# THINGS TO DO:
a) According to the text on serving on SABs, how large can cash stipends for members be?
b) Put this sentence from the text on serving on SABs into Spanish: "Companies often ask SAB members to test the cutting-edge products they're developing."
c) Please write what follows the last sentence of the text on serving on SABs.
──────── STUDY TEXT
Become a better mentor - Serving on SABs can broaden the intellectual landscape for dyed-in-the-wool academics, showing them that there are outlets for their ideas outside the confines of a campus. "Many of our graduates go on to jobs in industry," says Dahlberg. "It's a good idea for me, if I'm advising these people, to know what might be ahead of them."
Get access to the latest technologies - Companies often ask SAB members to test the cutting-edge products they're developing. This gives SAB members access to software, instruments, reagents and other technologies before they're released to the rest of the scientific community. Researchers "love having access to the things they could never do themselves," says Hood. When Church was on Caliper Technologies' SAB in 1995, he was able to use an early prototype of the company's microfluidics platform when the technology wasn't yet widely available. "This was instrumental in getting us over the material barrier to developing second generation sequencing technology," Church says.
Earn extra income - Compensation can consist of cash stipends that can range from roughly $2,000 to $5,000 plus travel expenses, stock options in the company, or a mixture of both. Roth recommends that, if offered a choice, SAB members should opt for stocks over direct payment. "Company management very much likes people to take an equity position over cash." Having advisors who are invested in their company, Roth says, benefits the corporation and its advisors by creating SABs that are more closely aligned with the success or failure of the company. Harry George of Solstice Capital in Tucson agrees, but says that biotechs developing medical devices and therapeutics are trending towards compensating their SAB members with cash payments rather than stock options to decrease the appearance of conflicts among SAB members conducting clinical trials for the companies.
────────────────
──────── DATASET RECORDS
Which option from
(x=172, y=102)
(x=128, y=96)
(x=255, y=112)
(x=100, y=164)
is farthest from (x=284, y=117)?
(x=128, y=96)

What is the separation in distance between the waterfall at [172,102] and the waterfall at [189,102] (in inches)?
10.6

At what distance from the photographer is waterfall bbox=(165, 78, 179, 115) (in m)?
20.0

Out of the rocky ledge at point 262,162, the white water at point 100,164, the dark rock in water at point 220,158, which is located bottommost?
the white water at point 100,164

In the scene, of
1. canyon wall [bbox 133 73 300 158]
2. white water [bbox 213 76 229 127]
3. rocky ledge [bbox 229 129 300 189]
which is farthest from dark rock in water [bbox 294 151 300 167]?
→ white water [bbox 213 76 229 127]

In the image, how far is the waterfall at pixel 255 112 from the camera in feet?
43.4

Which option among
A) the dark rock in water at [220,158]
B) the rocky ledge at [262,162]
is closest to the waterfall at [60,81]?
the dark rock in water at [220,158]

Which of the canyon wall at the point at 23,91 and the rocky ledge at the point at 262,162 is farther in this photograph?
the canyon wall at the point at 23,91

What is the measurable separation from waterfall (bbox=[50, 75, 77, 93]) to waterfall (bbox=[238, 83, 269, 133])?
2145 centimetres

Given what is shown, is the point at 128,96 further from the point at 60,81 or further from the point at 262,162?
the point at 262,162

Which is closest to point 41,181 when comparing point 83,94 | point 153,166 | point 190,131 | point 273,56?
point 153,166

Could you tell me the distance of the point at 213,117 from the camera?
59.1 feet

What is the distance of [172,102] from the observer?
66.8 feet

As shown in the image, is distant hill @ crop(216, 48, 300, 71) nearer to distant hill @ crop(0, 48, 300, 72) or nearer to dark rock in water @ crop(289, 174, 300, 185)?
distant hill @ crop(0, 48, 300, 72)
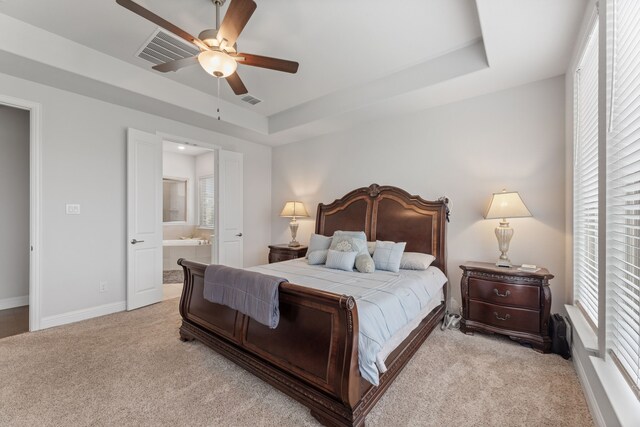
────────────────
# EXERCISE RESULTS:
a) Roughly $2,000 to $5,000 plus travel expenses.

b) Las empresas suelen pedir a los miembros del SAB que prueben los productos de vanguardia que están desarrollando.

c)
The conflicts - One of the biggest dangers for academics is a conflict of interest that may affect - or at least appear to affect - their university research or their work with other companies. Dahlberg says that he informs "everybody who might have an interest" in a particular area of research or a company's activities when participating in SABs. This includes department chairpersons, deans, colleagues, students, and other companies he advises. He also suggests leaving a paper trail - not just an electronic-trail - of all activities relating to the board. When he founded a biotech company based on technology he licensed from his university, he made sure to enlist the oversight of his supervisors and colleagues. "I just didn't want to get in a messy situation."
The time - Though some SABs only meet once or twice a year, others have more intense schedules. Dahlberg recalled that some of the boards he's served on have met as much as twice a month. This can cut into the already busy schedules of university researchers. "We're working a 60-hour week anyway," Dahlberg says, "so a 10-hour week for the company is on your own time." To make it a wise time investment, Church suggests only accepting offers from biotechs that are closely aligned with your own research interests and goals.
The impermanence - Scientific advisory boards are subject to the same ups and downs of the biotech industry. According to Hood, a typical SAB member's tenure lasts from two to five years. As a company's commercial goals change, so to does the makeup of its advisory group. "[SABs] are evolutionary in nature," he says. "Part of it is natural selection, and part of it is an evolution in the kind of advice the company needs." (See box below.)
The small scope - Church warns that, sometimes, scientific insights gained while participating in corporate SABs cannot be followed up in an academic setting because the company wants to protect its trade secrets. "You can learn something that you might have learned in you own lab anyway," Church says, "and then you're obliged to keep it secret from your students."